WORK REQUIRED: After finding the line with "Purple Clematis by Giorgetta Bell McRee" in the data below, set down exactly each line through the one with "Избавиться от мха на почве", inclusive, and stop there.

SOURCE RECORDS:
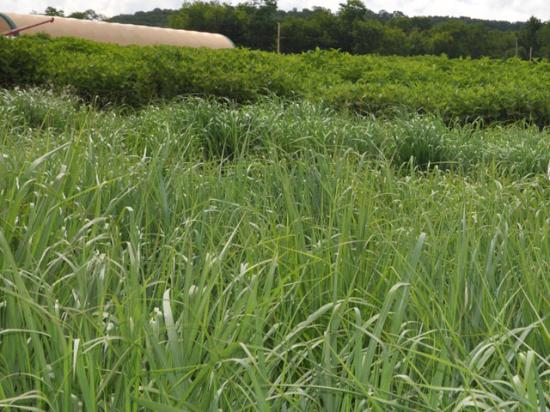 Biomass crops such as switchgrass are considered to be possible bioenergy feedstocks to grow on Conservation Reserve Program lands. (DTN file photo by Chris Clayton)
---
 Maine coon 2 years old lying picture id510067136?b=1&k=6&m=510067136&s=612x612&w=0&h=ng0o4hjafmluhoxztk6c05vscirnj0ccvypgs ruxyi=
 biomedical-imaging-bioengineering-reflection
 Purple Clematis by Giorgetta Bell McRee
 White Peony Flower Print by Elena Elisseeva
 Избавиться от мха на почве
* * *
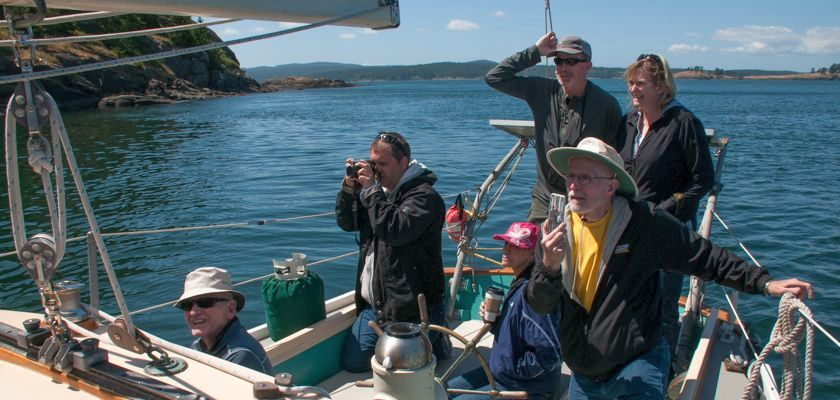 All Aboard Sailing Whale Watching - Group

ANSWER TO THIS TASK:
 Purple Clematis by Giorgetta Bell McRee
 White Peony Flower Print by Elena Elisseeva
 Избавиться от мха на почве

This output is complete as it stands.